### Potongan Teks
=======
Kamis, 12 Mei 2016

Mahfud MD: Sekretaris Mahkamah



Sekretaris Mahkamah
Oleh: Moh Mahfud MD

Pada 23 Agustus 2008, dua hari setelah terpilih sebagai ketua Mahkamah Konstitusi (MK), saya bersama Wakil Ketua MK terpilih Prof Mukthie Fajar memanggil Janedjri M Gaffar (Janed) untuk memberi tahu kepada Janed bahwa dirinya akan diangkat kembali menjadi sekretaris jenderal (sekjen) MK.

”Setelah mendengar banyak masukan dan mempertimbangkan track record Saudara, kami memutuskan untuk memperpanjang tugas Saudara sebagai sekjen,” kata saya. Kepadanya, saya menjelaskan bahwa sekretaris adalah jantung organisasi. Bagus sekretaris, baguslah organisasi; rusak sekretaris, rusaklah organisasi.

Agar organisasi bagus dan bersih bukan hanya keterampilan teknis dan urusan birokrasi yang harus dikuasai, melainkan lebih dari itu, adalah integritas moral dan kejujuran. Saya masih ingat ketika saya menekankan tiga hal kepada Janed. Pertama, Saudara adalah pelayan administratif tugas-tugas hakim, tidak boleh ikut mengurus perkara, bahkan juga tidak boleh tahu soal perkara.

Kedudukan Saudara adalah pejabat birokrasi pemerintahan di sini, sedangkan hakim adalah pejabat negara. Jadi secara ketatanegaraan, sekretaris itu lebih rendah daripada hakim, dan karenanya tidak boleh mengatur-atur hakim. Kalau ada orang mau berkonsultasi, apalagi meminta tolong tentang perkara kepada Saudara, katakan bahwa Saudara tidak tahu karena bukan tugas Saudara.

Kedua, Saudara tidak boleh mencarikan apalagi memberikan uang untuk keperluan saya di luar batas yang telah ditentukan oleh peraturan perundang- undangan. Saya adalah ketua di sini, saya tak perlu diservis dengan cara mencari-cari atau memaksakan ada anggaran aneh untuk ketua.

Saya hanya mau menerima uang yang sah dan disediakan oleh negara. Ini penting, karena yang saya dengar banyak sekjen atau dirjen selalu mencarikan anggaran ekstra untuk pimpinan lembaga, bahkan untuk keluarga pimpinannya. Ketiga, yang Saudara layani di sini adalah hakim, bukan istri hakim atau suami hakim.

Oleh sebab itu, Saudara tidak boleh menerima perintah dari istri saya atau istri dan suami para hakim. Fasilitas yang disediakan oleh negara untuk para hakim dan keluarganya harus sesuai dengan porsi yang sudah disediakan oleh negara. Tidak boleh mencari-carikan dana untuk keperluan keluarga hakim.

Ini penting karena yang saya dengar banyak sekjen dan dirjen sering diperintah-perintah oleh istri pejabat. Dengan menyampaikan itu kepada sekjen waktu itu, saya berharap agar saya dan sekjen sama-sama nyaman dalam bekerja. Saya juga ingin memberi kekuatan kepada sekjen agar dia bertindak lurus dan tegas, tidak usah pusing-pusing mencaricari dana untuk menyervis hakim dan keluarganya.
=======
### Baris Kumpulan Data
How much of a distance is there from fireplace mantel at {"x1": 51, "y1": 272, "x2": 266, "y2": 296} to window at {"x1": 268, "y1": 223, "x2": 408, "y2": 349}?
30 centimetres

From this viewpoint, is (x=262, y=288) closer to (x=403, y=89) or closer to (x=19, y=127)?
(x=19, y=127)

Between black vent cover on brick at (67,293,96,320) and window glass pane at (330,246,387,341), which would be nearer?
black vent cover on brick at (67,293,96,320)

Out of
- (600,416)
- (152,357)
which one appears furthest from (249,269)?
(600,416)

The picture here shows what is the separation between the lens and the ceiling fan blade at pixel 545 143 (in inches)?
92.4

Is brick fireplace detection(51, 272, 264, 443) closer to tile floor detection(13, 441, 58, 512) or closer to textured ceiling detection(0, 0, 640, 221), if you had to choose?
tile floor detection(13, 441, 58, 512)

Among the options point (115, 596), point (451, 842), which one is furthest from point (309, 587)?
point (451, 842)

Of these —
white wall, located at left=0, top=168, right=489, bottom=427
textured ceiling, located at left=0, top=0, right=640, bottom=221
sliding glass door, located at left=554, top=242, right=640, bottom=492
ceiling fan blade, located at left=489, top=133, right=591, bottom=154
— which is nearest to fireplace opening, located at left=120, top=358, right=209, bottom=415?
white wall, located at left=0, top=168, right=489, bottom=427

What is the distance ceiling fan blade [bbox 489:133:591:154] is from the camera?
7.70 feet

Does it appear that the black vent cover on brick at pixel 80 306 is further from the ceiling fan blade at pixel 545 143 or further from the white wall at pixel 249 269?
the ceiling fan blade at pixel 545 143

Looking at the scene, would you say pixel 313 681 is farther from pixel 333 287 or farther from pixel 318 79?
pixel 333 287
=======
### Tugas yang Dikerjakan
1/ Tuliskan kembali, tanpa mengubah satu kata pun, bagian tulisan tentang sekretaris Mahkamah Konstitusi yang dibuka dengan kata-kata "Kedua, Saudara tidak" dan ditutup dengan "atau suami hakim.".
2/ Lanjutkan tulisan tentang sekretaris jenderal Mahkamah Konstitusi sesudah kalimat terakhir yang tercantum.

### Jawaban per Tugas
1/
Kedua, Saudara tidak boleh mencarikan apalagi memberikan uang untuk keperluan saya di luar batas yang telah ditentukan oleh peraturan perundang- undangan. Saya adalah ketua di sini, saya tak perlu diservis dengan cara mencari-cari atau memaksakan ada anggaran aneh untuk ketua.

Saya hanya mau menerima uang yang sah dan disediakan oleh negara. Ini penting, karena yang saya dengar banyak sekjen atau dirjen selalu mencarikan anggaran ekstra untuk pimpinan lembaga, bahkan untuk keluarga pimpinannya. Ketiga, yang Saudara layani di sini adalah hakim, bukan istri hakim atau suami hakim.

2/
Saya tekankan bahwa dia adalah pelayan hakim, tetapi juga tidak boleh mencari-cari jalan sesat hanya untuk melayani hakim, termasuk ketuanya. Dia juga tidak boleh bersikap jemawa kepada hakim karena posisinya sebagai pejabat pengguna anggaran.

Dia tidak boleh menjalin hubungan sesat dengan orang luar seperti politisi, pengacara, atau pejabat negara untuk membicarakan perkara yang sedang ditangani MK, karena prinsipnya sekretaris Mahkamah tidak boleh mengetahui tentang penanganan perkara. Sekretaris tidak bisa memengaruhi, tidak punya akses terhadap perkara, dan karenanya tidak boleh memegang berkas perkara.

Saya meyakini, apa-apa yang saya pesankan kepada Janed itu dilaksanakan sesuai dengan keinginan saya, minimal dalam hal-hal yang terkait dengan tugas para hakim. Itulah sebabnya saya merasa aman dan nyaman, tidak dihantui oleh masalah apa pun sampai sekarang ini.

Itu pulalah sebabnya saya merasa masygul ketika Sekretaris Mahkamah Agung Nurhadi dicegah bepergian ke luar negeri dan rumah serta kantornya digeledah oleh Komisi Pemberantasan Korupsi menyusul penangkapan tangan terhadap Panitera Pengadilan Negeri Jakarta Pusat Eddy Nasution.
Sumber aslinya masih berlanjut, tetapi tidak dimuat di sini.